Working of Modern Flying Cars
Though we commonly use ‘flying cars’ and ‘roadable aircraft’ as synonyms, they have a slight difference (which is easy to spot). Flying cars are cars adapted to fly while roadable aircraft are aircraft adapted to be used on the road. The inventors of the early flying cars worked more on adapting a car to fly in the air while the recent inventions of flying cars have been in adapting an aircraft for asphalt roads.
Whatever may be the case, a modern personal air vehicle will need to have the following modified features (all related to the basics discussed before):
These engines should have enough horsepower to lift the vehicle into the air and at the same time, be capable of providing controlled power for the vehicle to move on the road. The flying car will need to have an extra engine, if there is an engine failure during a flight.

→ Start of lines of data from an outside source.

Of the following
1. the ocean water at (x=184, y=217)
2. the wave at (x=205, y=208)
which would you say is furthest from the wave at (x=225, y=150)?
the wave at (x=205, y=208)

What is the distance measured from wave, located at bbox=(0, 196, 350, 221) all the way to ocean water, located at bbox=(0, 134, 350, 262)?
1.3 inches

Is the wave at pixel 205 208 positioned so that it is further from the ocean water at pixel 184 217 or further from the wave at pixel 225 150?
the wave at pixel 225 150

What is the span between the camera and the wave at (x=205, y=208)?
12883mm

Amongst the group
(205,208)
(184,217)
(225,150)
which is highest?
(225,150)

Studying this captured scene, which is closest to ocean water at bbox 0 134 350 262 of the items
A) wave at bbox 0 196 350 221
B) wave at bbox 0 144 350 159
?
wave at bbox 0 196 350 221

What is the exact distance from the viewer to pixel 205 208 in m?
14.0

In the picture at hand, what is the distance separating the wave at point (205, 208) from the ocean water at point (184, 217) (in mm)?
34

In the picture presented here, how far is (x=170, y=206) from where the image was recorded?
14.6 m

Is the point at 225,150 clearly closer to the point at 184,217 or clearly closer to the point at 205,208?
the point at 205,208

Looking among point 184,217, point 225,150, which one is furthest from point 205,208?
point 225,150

Because the vehicle will be flying, it will obviously need the propellers (aircraft blades and wings) found on every aircraft. But as these wings will not be needed on the roads (obviously), they will have to be either easily detachable or foldable.
To land the flying car on the ground, it will have to be fitted with the essentials found in the cockpit of a normal aircraft. It would have to be able to take the impact from the road and be able to balance itself to be used on the road.
Needless to say, a flying car will have to be lightweight, yet have adequate ground mobility. While on the roads, a vehicle is more likely to be damaged but a slight damage on an aircraft can prove to be dangerous. So the material used in a flying car should be both light and strong.
A road vehicle needs greater flexibility than an aircraft. An aircraft needs to be aerodynamically designed for better flight. The conclusion? A flying car should be small enough to fit on the road and big enough to fly. The requirements increase if the said personal air vehicle has to be parked in a house garage!
If the oil crisis of the 90’s hadn’t occurred, Ford Motors would have marketed the world’s first flying car (Fulton’s Aerocar), at that time. The point here is, with the increase in fuel prices and decreased availability of fuels, a flying car will have to be run on eco-friendly, safe and inexpensive fuel, for better success in the market.
The reason aircraft manufactures haven’t invested much in trying to offer low-cost private aircraft has probably got to do something with safety issues related to flight. Air accidents are more dangerous and fatal than road accidents. So if the inventors of a flying car are aiming the market of the masses, they will have to make it safe. For that, they will have to include features like safety cages, air bags, parachutes and/or crush zones, etc., (yes, they will still have to watch their flying car’s weight!) in a personal air vehicle.
Being a pilot is not everyone’s piece of cake. If it were, the drop rates of Pilot Training in America wouldn’t be 50%. Add to that, the stringent rules laid by FAA for any pilot license and you have a major problem for companies that want to produce personal air vehicles. One way to avoid this is by making the vehicle fully computer controlled. Then the owner will have to put in the destination code or address in a GPS (or something similar) and the personal air vehicle will automatically fly to the destination. Apart from this, air control and airport help will also be required for the flying cars.
Because of all the requirements needed for it to work, a functional flying car might seem complicated and difficult, but it is certainly not impossible. For those who still think that flying cars are just a modern-day fad, here’s a thought: Horace Rackham (Henry Ford’s lawyer) was advised by the President of the Michigan Savings Bank that, “The horse is here to stay but the automobile is only a novelty, a fad”, when he wanted to invest $5000 into the ‘automobile’ company in 1901. How the ‘fad’ earned more than 12 million dollars for Horace is history.
The world, in all probability, will have flying cars in the air before the end of this decade.